Select each line in the material below that contains the word "grassy", and copy those lines out.

Spatial data with pictures:
··········

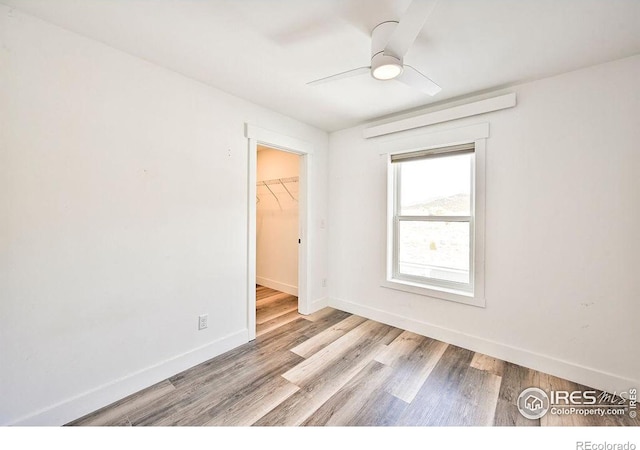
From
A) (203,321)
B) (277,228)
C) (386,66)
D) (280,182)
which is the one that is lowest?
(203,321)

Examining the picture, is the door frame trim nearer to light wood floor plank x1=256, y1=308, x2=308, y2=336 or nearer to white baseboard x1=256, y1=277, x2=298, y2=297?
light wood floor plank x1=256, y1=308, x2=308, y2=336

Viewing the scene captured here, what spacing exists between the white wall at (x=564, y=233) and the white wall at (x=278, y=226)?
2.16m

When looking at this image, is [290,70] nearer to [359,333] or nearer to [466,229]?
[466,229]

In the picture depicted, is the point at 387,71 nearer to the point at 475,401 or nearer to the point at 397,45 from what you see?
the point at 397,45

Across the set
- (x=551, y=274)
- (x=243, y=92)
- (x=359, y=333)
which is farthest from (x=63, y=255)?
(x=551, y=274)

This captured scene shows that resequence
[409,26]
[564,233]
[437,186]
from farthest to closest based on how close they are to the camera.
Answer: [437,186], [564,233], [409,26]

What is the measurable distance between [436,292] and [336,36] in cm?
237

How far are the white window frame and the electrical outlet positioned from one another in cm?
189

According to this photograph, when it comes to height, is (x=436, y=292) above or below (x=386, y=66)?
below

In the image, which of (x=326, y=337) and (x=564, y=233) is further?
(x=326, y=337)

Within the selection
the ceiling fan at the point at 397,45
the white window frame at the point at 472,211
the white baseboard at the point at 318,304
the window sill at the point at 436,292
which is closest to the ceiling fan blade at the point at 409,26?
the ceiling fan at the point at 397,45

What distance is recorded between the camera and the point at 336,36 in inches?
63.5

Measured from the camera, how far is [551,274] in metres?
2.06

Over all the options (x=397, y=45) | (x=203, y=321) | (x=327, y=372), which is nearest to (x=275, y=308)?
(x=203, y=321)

··········

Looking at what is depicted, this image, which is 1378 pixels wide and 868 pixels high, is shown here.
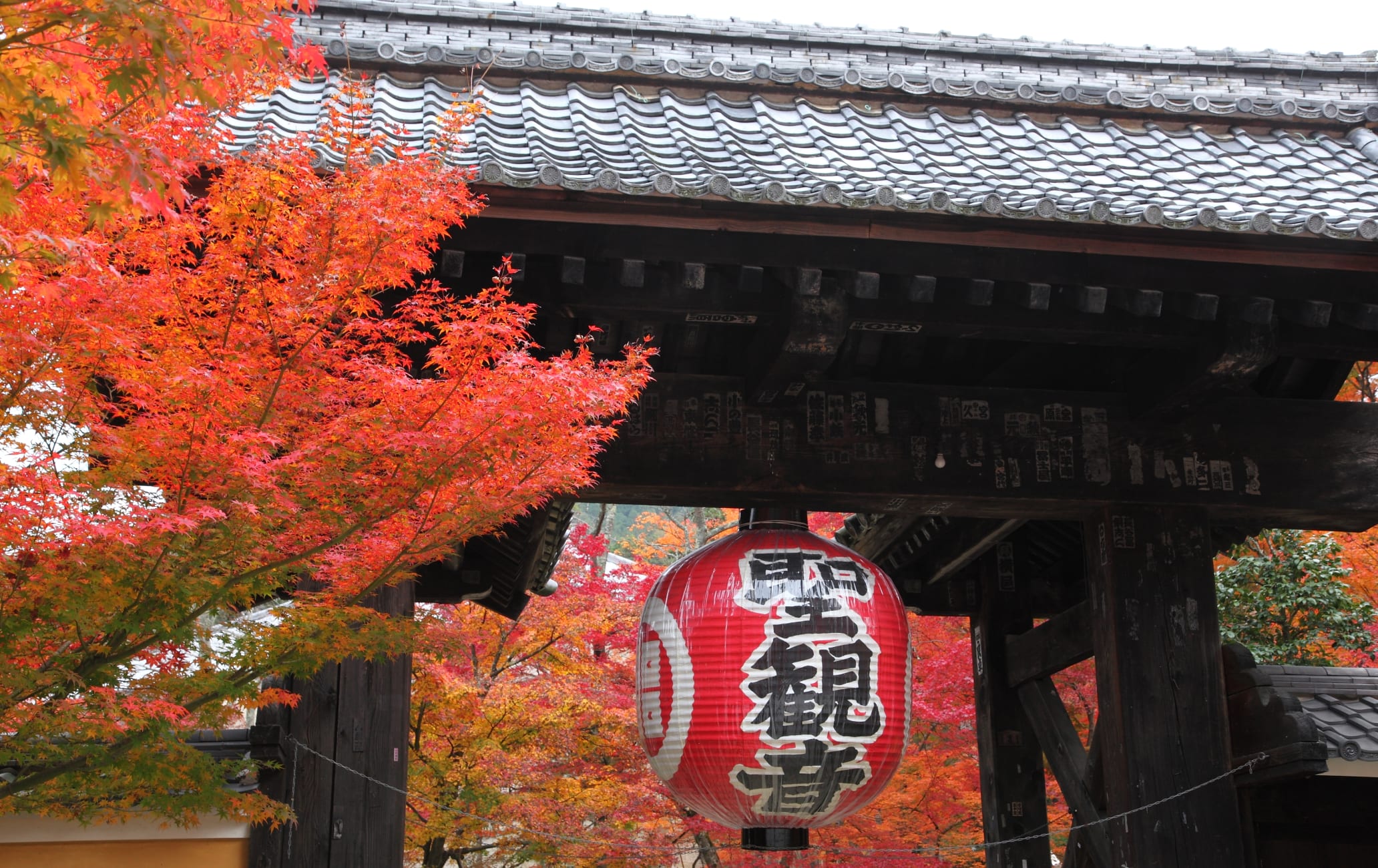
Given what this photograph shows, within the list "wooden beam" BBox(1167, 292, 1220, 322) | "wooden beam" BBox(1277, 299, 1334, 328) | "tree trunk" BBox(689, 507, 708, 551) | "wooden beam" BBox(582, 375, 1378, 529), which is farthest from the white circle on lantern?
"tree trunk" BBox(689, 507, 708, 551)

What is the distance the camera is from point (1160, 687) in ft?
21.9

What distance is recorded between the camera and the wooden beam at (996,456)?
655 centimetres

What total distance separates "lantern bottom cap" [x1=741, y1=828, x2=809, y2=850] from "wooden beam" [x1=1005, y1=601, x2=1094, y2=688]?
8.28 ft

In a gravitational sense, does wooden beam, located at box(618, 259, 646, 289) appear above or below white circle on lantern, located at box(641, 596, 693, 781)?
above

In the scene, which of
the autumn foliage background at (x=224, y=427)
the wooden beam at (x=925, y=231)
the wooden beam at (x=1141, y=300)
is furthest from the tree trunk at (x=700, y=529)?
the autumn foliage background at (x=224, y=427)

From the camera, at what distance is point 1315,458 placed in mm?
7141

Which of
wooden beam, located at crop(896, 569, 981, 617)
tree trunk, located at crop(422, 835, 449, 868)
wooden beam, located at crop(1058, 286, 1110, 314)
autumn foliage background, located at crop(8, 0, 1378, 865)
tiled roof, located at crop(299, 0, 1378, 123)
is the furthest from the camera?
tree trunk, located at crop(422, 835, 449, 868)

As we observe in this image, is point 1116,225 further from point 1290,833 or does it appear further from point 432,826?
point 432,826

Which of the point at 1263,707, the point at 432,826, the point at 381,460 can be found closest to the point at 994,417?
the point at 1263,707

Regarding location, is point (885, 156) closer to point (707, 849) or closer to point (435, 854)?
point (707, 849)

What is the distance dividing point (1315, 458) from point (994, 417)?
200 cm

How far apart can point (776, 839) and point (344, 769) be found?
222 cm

··········

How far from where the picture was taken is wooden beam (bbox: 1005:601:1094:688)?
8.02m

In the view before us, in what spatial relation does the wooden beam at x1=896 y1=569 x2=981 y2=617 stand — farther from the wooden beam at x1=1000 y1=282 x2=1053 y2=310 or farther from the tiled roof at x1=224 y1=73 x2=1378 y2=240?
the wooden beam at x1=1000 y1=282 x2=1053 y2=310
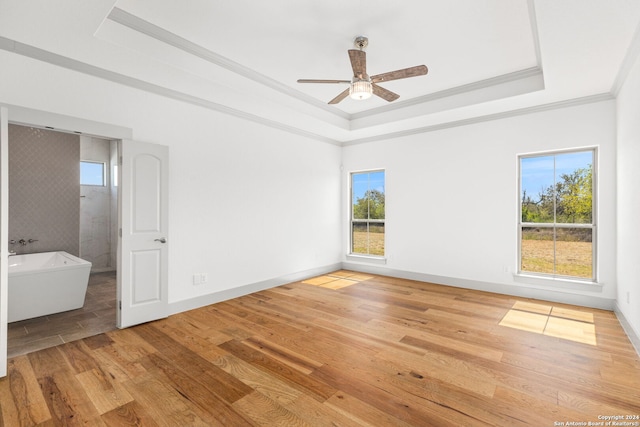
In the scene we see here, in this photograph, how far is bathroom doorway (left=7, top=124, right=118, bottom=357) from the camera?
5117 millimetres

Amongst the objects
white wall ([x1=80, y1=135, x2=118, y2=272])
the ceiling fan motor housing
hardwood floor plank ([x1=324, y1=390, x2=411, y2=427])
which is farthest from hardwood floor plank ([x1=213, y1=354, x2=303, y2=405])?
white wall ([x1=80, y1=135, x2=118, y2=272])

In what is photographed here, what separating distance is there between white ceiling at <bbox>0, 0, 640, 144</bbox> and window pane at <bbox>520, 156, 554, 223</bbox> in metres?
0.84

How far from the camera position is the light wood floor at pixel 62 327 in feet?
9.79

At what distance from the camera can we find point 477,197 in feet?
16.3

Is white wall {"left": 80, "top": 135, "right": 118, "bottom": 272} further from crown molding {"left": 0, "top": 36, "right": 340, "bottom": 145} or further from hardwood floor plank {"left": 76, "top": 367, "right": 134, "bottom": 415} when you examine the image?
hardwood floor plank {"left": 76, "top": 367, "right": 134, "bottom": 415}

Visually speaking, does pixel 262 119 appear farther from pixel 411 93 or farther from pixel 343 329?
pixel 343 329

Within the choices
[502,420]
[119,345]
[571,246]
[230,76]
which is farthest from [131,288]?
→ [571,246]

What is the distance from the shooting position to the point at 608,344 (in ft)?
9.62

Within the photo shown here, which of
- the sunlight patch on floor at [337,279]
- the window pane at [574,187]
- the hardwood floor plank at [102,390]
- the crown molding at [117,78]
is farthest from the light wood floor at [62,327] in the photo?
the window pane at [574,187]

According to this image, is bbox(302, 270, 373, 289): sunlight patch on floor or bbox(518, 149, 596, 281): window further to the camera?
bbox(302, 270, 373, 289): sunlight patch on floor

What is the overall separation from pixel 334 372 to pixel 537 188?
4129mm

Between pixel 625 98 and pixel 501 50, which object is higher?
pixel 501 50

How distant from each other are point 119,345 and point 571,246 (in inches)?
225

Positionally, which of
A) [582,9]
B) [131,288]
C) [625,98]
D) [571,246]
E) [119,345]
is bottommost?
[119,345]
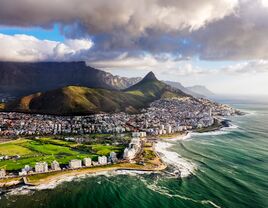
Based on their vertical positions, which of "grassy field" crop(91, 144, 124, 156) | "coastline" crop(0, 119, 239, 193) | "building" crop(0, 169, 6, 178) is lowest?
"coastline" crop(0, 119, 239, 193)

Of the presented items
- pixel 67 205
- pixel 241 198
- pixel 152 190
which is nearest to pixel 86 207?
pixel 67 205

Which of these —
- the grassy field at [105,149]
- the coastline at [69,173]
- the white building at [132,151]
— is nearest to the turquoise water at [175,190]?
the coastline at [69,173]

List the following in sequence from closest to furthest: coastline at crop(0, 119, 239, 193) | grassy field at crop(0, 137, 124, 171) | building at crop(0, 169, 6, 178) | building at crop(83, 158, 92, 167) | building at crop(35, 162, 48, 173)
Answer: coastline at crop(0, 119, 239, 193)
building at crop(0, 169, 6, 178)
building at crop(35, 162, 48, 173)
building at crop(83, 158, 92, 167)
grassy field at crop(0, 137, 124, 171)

··········

▶ Solution for this exercise
Based on their vertical positions, which of "grassy field" crop(91, 144, 124, 156) | "coastline" crop(0, 119, 239, 193) | "building" crop(0, 169, 6, 178) is lowest?
- the grassy field at [105,149]
List the following in sequence from closest to furthest: coastline at crop(0, 119, 239, 193) | grassy field at crop(0, 137, 124, 171) | building at crop(0, 169, 6, 178) | building at crop(83, 158, 92, 167) | building at crop(35, 162, 48, 173)
grassy field at crop(0, 137, 124, 171)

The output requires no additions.